> [Fragmento propuesto]:
----

Una política de izquierdas arraigada en torno a estos partidos y sindicatos obreros y un conjunto de reivindicaciones igualitarias fueron la norma durante siglo y medio. Esta política no representaba en absoluto un movimiento unificado; las fracturas y escisiones -entre la socialdemocracia de preguerra y el anarquismo, entre la socialdemocracia de posguerra y el comunismo- eran frecuentes. Pero la competencia dentro de la izquierda siempre fue por la lealtad de las mismas personas.
En ciudades como Manchester o Turín, la gente vivía en barrios y trabajaba en fábricas densamente apiñada, obligada por el capitalismo a establecer, si no siempre lazos de solidaridad, al menos de comunalidad. Como era de esperar, votaban mayoritariamente a los partidos de izquierda. El trabajo del revolucionario consistía en convencer a los trabajadores comprometidos con una vía lenta hacia el socialismo para que adoptaran una vía urgente.
William Morris escribió en 1885 que aunque los trabajadores sabían que eran una clase, los socialistas tenían que convencerles de que «debían ser una sociedad», una fuerza capaz no sólo de existir dentro de una economía, sino también de controlar el futuro de esa economía. Ahora, los socialistas deben esforzarse por defender también la parte de clase.

----

> [Material proporcionado]:
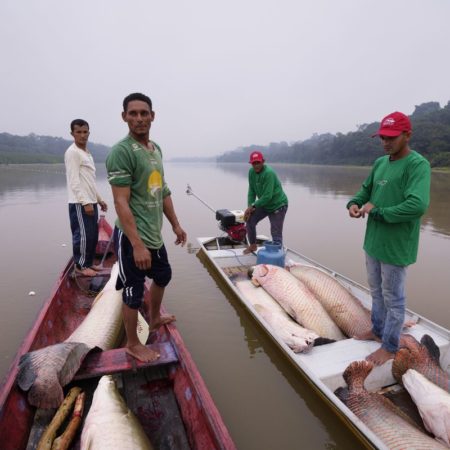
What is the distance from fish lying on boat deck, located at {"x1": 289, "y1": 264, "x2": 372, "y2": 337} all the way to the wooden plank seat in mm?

----

> [Requisitos del problema]:
Escribe todos los nombres propios de personas y de lugares que aparecen en el fragmento sobre la política de izquierdas.

> [Respuesta]:
Manchester, Turín, William Morris